> [所给文本]

■ ■ ■ ■ ■ ■ ■

Remove Nth Node From End of List
Given a linked list, remove the nth node from the end of list and return its head.
For example,
Given linked list: 1->2->3->4->5, and n = 2. After removing the second node from the end, the linked list becomes 1->2->3->5.
Note:
Given n will always be valid.
Try to do this in one pass.
這道題唯一需要注意的是刪除的如果是頭結點該怎麼處理的問題。
這裏提供兩種思路,第一種就是直接處理。
/**
* Definition for singly-linked list.
* struct ListNode {
* int val;
* ListNode *next;
* ListNode(int x) : val(x), next(NULL) {}
* };
*/
class Solution
{
public:
ListNode *removeNthFromEnd(ListNode *head, int n)
{
ListNode *fore = head;
ListNode *rear = head;
ListNode *temp;
int i = 0;
while(i < n)
{
i++;
fore = fore->next;
}
if(!fore)

■ ■ ■ ■ ■ ■ ■

> [数据记录]
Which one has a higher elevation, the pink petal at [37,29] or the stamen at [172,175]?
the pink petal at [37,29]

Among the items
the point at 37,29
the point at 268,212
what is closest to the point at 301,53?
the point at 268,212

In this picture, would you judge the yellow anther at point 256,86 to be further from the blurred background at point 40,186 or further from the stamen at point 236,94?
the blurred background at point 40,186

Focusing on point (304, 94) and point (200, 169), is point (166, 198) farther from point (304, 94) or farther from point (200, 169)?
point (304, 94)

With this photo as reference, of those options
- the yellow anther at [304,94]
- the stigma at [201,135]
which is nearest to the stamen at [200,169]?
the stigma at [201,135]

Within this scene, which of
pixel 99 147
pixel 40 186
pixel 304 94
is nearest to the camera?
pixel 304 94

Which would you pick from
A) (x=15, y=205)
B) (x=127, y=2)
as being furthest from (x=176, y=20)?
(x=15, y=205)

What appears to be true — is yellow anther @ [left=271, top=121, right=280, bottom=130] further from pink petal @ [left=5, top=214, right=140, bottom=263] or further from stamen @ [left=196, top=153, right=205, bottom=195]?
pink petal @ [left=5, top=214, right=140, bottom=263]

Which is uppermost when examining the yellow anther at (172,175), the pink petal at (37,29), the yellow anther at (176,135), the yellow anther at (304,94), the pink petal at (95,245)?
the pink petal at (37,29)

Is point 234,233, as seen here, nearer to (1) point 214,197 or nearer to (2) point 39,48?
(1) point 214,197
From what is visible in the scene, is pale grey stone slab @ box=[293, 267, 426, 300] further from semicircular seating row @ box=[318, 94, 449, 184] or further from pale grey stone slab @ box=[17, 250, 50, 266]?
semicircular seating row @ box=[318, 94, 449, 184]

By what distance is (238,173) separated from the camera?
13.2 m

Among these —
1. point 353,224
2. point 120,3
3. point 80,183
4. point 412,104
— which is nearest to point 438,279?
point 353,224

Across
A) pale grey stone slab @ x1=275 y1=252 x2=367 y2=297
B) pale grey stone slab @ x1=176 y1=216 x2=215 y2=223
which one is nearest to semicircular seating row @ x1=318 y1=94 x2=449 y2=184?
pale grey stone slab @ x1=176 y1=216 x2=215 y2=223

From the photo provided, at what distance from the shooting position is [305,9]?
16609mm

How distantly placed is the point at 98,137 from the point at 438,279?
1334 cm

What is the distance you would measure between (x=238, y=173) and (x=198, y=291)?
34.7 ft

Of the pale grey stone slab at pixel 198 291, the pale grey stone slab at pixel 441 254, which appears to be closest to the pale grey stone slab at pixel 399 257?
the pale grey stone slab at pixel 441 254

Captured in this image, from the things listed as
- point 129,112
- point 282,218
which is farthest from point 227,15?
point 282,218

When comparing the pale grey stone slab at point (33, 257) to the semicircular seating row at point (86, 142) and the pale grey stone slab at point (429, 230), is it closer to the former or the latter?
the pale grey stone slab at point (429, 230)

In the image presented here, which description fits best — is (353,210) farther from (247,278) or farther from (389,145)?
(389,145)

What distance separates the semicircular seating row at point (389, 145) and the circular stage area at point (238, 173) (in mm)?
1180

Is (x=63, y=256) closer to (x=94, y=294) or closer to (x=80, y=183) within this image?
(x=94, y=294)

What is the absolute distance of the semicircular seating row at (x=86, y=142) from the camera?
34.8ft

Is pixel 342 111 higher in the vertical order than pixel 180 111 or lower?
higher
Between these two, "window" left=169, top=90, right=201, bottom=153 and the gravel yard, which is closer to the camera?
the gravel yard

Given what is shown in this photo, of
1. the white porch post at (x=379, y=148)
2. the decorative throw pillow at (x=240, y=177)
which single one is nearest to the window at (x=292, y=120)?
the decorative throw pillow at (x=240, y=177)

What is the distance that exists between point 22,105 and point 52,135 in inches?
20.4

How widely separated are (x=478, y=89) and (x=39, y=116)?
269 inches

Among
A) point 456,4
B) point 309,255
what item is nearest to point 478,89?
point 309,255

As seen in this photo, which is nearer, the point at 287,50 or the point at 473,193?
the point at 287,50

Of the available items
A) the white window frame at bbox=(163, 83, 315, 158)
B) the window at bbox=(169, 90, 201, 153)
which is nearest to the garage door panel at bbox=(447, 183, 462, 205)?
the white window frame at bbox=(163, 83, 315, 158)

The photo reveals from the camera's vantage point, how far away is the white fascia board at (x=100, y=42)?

■ ■ ■ ■ ■ ■ ■

> [任务说明]
从讲删除链表倒数第 N 个节点的文本中，原样摘录从“這裏提供兩種思路,第一種就是直接處理。”到“ListNode *removeNthFromEnd(ListNode *head, int n)”的部分。

> [完整解答]
這裏提供兩種思路,第一種就是直接處理。
/**
* Definition for singly-linked list.
* struct ListNode {
* int val;
* ListNode *next;
* ListNode(int x) : val(x), next(NULL) {}
* };
*/
class Solution
{
public:
ListNode *removeNthFromEnd(ListNode *head, int n)